* JOB ITEM
Copy out every one of the records below word for word, leaving out the pictures.

* MATERIAL FOR THIS TASK

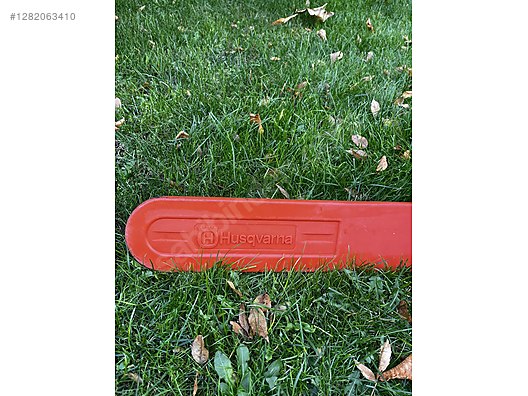 İkinci El ve Sıfır Alışveriş / Bahçe & Yapı Market / Bahçe / Bahçıvanlık Ekipmanları / Testereler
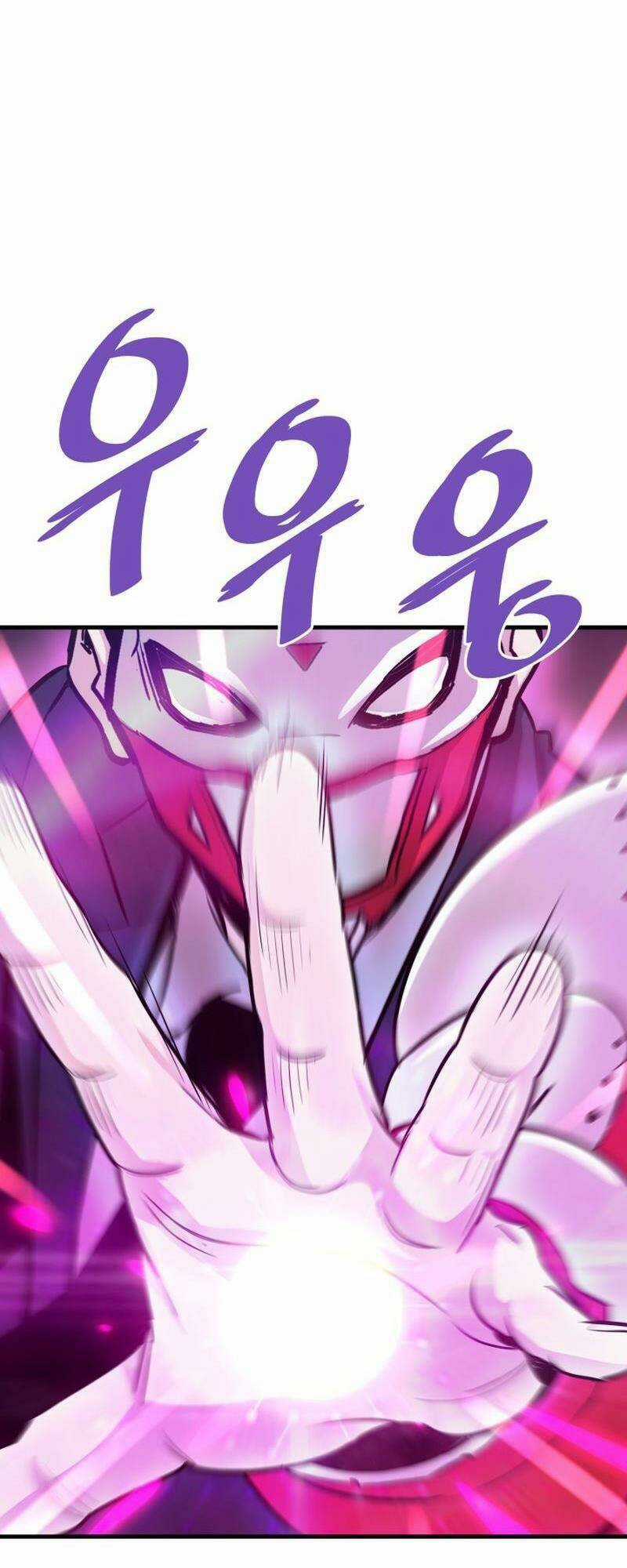 Ta Trở Về Từ ĐịA NgụC Chapter 63 trang 39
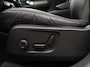 Volvo XC40 RECHARGE P8 AWD INTRO EDITION SCHUIFDAK 20INCH 360GR CAM HARMAN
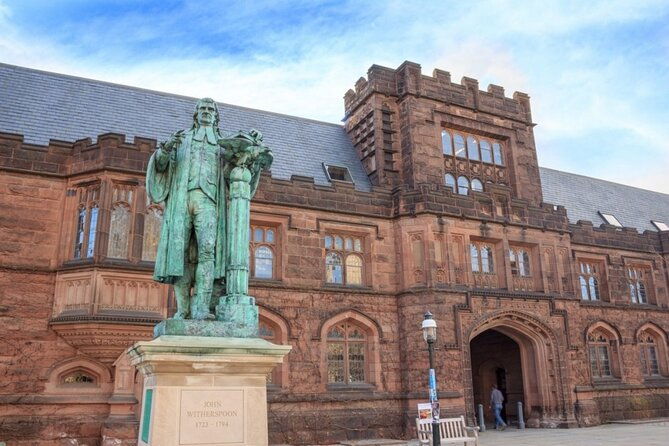 self-guided-princeton-scavenger-hunt-princeton-flourish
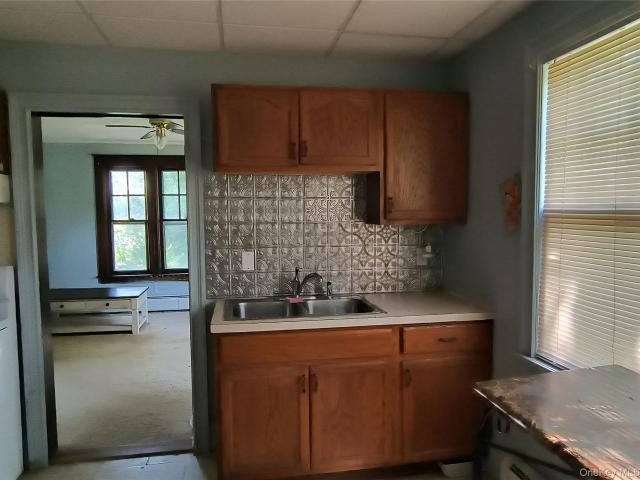 Property for rent in New York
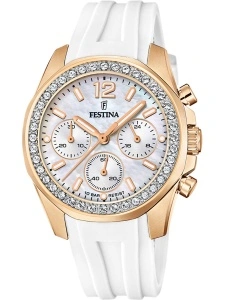 FESTINA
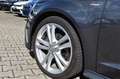 Audi A3 Sportback 1.4 TFSI S line Sportpaket Pano Navi Grigio - thumbnail 2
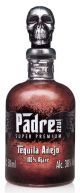 PADRE AZUL ANEJO 750ml
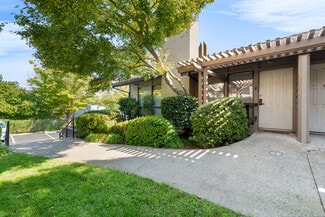 Citrus Heights, CA Medical - 7509 Madison Ave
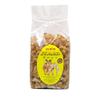 1 kg Golden Thai Dried Longan Pure Fruit Snack, No Added Sugar, Resealable Bag view 1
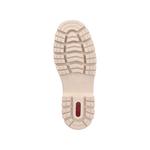 Ботильоны Rieker, Kitt - фото 8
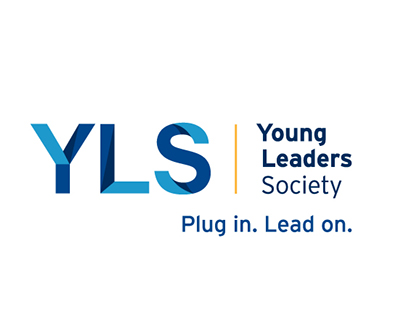 YLS Logo Rebranding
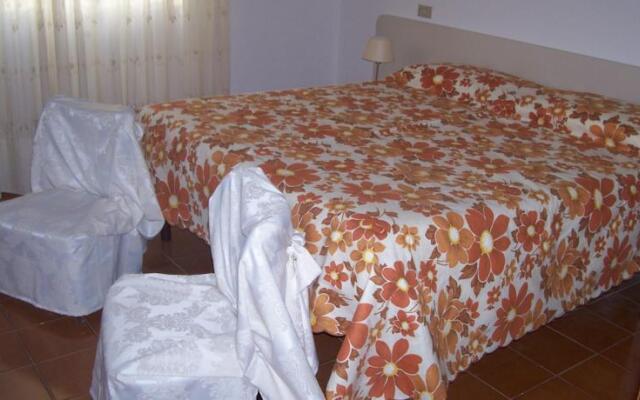 Appartamento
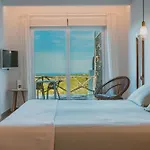 Agroturismo Son Vives Menorca - Adults Only Ferreries (Ferrerías)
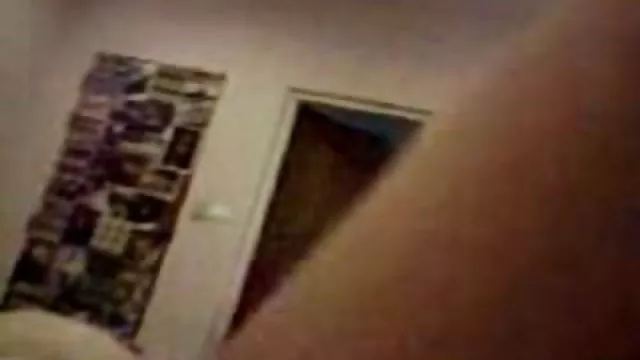 XXX hiçbir kayıt Sıcak esmer seks filimleri bedava genç amatör sorunu ass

* OUTPUT
 İkinci El ve Sıfır Alışveriş / Bahçe & Yapı Market / Bahçe / Bahçıvanlık Ekipmanları / Testereler
 Ta Trở Về Từ ĐịA NgụC Chapter 63 trang 39
 Volvo XC40 RECHARGE P8 AWD INTRO EDITION SCHUIFDAK 20INCH 360GR CAM HARMAN
 self-guided-princeton-scavenger-hunt-princeton-flourish
 Property for rent in New York
 FESTINA
 Audi A3 Sportback 1.4 TFSI S line Sportpaket Pano Navi Grigio - thumbnail 2
 PADRE AZUL ANEJO 750ml
 Citrus Heights, CA Medical - 7509 Madison Ave
 1 kg Golden Thai Dried Longan Pure Fruit Snack, No Added Sugar, Resealable Bag view 1
 Ботильоны Rieker, Kitt - фото 8
 YLS Logo Rebranding
 Appartamento
 Agroturismo Son Vives Menorca - Adults Only Ferreries (Ferrerías)
 XXX hiçbir kayıt Sıcak esmer seks filimleri bedava genç amatör sorunu ass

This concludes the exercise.